Indian markets extended their losses for fifth straight session and ended lower with cut of over one third of a percent each on Wednesday as selloff across sectors intensified amid IMF revising India’s GDP growth forecast downward to 7.0% in 2019. Today, the start of the F&O series expiry session is likely to be marginally in green amid mixed cues from global markets. Traders will be getting some encouragement with report that India improved its ranking in the global innovation index by five places to 52nd in 2019 from 57th position in the last year. Commerce and Industry Minister Piyush Goyal released the Global Innovation Index (GII) rankings. Some support will also come with a private report indicating that the Centre is considering an option to raise $10 billion in one go from its first overseas bond sale as early as October. The government would prefer to sell yen or euro-denominated debt so as to offer lower yields. Traders may take note of Revenue Secretary Ajay Bhushan Pandey’s statement that the revised direct tax target of Rs 13.35 lakh crore is realistic and achievable with the help of economic growth and exchange of data amongst various agencies and wings of the government. However, there may be some cautiousness as the India Meteorological Department (IMD), raising concerns over the output of summer-sown crops, said that monsoon rains were 35% below average in the week ending on July 24, with little rainfall over the central, western and northern parts of the country. Meanwhile, a committee has been constituted under the Department for Promotion of Industry and Internal Trade to examine issues related to FDI in the e-commerce sector. There will be some buzz in the telecom stocks with report that the Digital Communications Commission (DCC) has approved the recommendation of the Telecom Regulatory Authority of India (Trai) to levy a total penalty of Rs 3,050 crore on Bharti Airtel and Vodafone Idea for refusing to provide points of interconnection to Reliance Jio. There will be some reaction in power stocks with report that in a bid to fast-track wind energy projects, the Centre has made certain amendments to the bidding guidelines for such projects. The development assumes significance as the government has set an ambitious target of having 175 GW of clean energy capacity by 2022, including 100 GW solar and 60 GW of wind energy. There will be lots of earnings reaction based on the performance of the companies.

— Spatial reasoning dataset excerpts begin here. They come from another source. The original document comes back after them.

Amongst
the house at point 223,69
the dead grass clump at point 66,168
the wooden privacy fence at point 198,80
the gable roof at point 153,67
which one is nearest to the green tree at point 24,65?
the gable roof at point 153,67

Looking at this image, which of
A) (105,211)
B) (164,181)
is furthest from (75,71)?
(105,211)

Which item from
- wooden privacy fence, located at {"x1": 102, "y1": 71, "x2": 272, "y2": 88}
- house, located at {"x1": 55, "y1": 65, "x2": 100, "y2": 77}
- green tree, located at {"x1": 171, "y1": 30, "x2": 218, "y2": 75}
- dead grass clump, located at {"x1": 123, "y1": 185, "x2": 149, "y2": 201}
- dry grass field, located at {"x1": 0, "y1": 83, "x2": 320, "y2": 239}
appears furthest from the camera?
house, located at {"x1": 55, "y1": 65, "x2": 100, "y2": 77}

The US markets ended mostly higher on Wednesday as investors cheered solid earnings results from several large companies. Asian markets are trading mixed on Thursday amid a mixed picture for corporate earnings.
Back home, Indian equity benchmarks extended their decline for fifth straight day on Wednesday, with Sensex and Nifty closing below their crucial psychological levels of 37,900 and 11,300, respectively. Key indices made a cautious start of the day, after the International Monetary Fund (IMF) in its World Economic Update revised downward India’s Gross Domestic Product (GDP) growth forecast by 0.3% for 2019 and 2020 to 7.0% and 7.2%, respectively, over its previous projections early this year. Weakness continued on the street amid a private report stating that the economy will not be able to achieve the official forecast of 7 percent growth in FY20, making it a second consecutive year of sub-7 percent expansion. However, markets managed to pare some of their losses in the late leg of the trade to come off from intraday low points, after Finance minister Nirmala Sitharaman signaled that the government may extend the lower corporate tax rate of 25% to all companies, giving India Inc something to cheer about. Her July 5 budget had lowered the rate for most companies but excluded the biggest. Meanwhile, the Minister of State for Finance Anurag Singh Thakur said there is no official estimation of black money in the country, however, it has taken several concrete steps to crack down on illicit funds. Finally, the BSE Sensex lost 135.09 points or 0.36% to 37,847.65, while the CNX Nifty was down by 59.75 points or 0.53% to 11,271.30.